May 24, 2013

The Stedelijk Museum and de Appel arts centre present “Is This a Good Painting?”, a reading group dedicated to the current exhibition at de Appel: “Bourgeois Leftovers.”

Time
May 24, 2013, 2 pm until 3.45 pm

stedelijk│reading group
1st Reading group as part of the exhibition 'Bourgeois Leftovers'.
Date: May 24, 2013, 4 – 5:45 pm
Location: Stedelijk Museum, gallery space
Reservations: It is necessary to make a reservation. Send an e-mail to reservation@deappel.nl, stating your full name, e-mail address, telephone number, and the date of the program you want to attend.

Text:
Boris Groys, “On the New” in Art Power, Cambridge: MIT Press, 2008.

The title of the reading group is borrowed from Marcel Broodthaers’ “Interview with a Cat,” in which the artist asks his cat to evaluate a painting’s value. Texts by Boris Groys, Susan Sontag, and Donald Barthelme will be introduced in relation to such topics as the status of objects in museum collections, the notion of “contemporaneity,” and ways of establishing value.

“Bourgeois Leftovers” began with an interest in the “leftover” status assigned to a set of historical paintings found at the Van Abbemuseum in October 2012, and its relation to questions of “newness” and the pressure to be contemporary. To revisit this point of departure, this first reading session will draw attention to the questions Boris Groys raises about the museum’s role in distinguishing between old and new, as well as the ways in which current artistic production operates in relation to this distinction and to the legacy of the fine arts.
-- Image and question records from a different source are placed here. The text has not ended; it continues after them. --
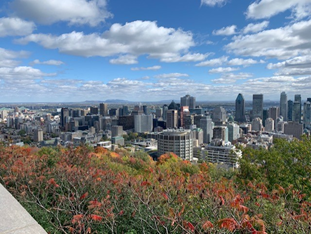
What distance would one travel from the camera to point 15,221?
1.43 meters

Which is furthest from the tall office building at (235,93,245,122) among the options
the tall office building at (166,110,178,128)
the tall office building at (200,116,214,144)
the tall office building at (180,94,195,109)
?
the tall office building at (200,116,214,144)

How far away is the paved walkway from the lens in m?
1.33

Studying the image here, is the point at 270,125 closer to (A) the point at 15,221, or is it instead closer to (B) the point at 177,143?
(B) the point at 177,143

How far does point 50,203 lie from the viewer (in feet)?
9.25

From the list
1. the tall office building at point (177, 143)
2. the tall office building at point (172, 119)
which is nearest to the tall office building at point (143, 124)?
the tall office building at point (172, 119)

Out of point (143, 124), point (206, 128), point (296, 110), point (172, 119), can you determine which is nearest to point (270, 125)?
point (296, 110)

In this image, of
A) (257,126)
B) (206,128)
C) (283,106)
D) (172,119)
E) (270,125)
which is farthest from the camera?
(283,106)

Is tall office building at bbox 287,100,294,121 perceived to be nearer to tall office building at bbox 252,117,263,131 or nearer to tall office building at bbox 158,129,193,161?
tall office building at bbox 252,117,263,131

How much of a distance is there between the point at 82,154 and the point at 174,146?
21047 millimetres

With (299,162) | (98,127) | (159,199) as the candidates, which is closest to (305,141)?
(299,162)

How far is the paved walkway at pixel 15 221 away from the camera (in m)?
1.33

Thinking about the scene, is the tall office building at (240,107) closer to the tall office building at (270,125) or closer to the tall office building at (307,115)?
the tall office building at (270,125)

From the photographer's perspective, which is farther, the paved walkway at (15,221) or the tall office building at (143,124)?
the tall office building at (143,124)

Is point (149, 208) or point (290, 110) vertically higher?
point (149, 208)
More information on 'Bourgeois Leftovers'

“Bourgeois Leftovers,” the exhibition of de Appel’s 2012-2013 Curatorial Programme, presents 32 Dutch genre paintings borrowed from the Van Abbemuseum together with commissions and contributions by contemporary artists. Produced between roughly 1910 and 1939, many of these still lifes, landscapes, and portraits were part of the founding collection of the Van Abbemuseum, but they have not been selected for display in the museum. “Bourgeois Leftovers” sets the stage for 19 contemporary artists to co-produce the presentation of the paintings. Two main approaches come to the fore in the exhibition: the first considers each painting as a guest within de Appel’s exhibition spaces, with its own individual history and unique condition. The second sees the paintings as a conceptual entity: a group of leftovers, the surplus of a collection. From this angle, the paintings become a microcosm for present-day questions of the role of cultural heritage in the context of populism; (de-)collection and acquisition policies of museums during times of economic austerity; and notions of artistic and financial value, and how this is determined and by whom.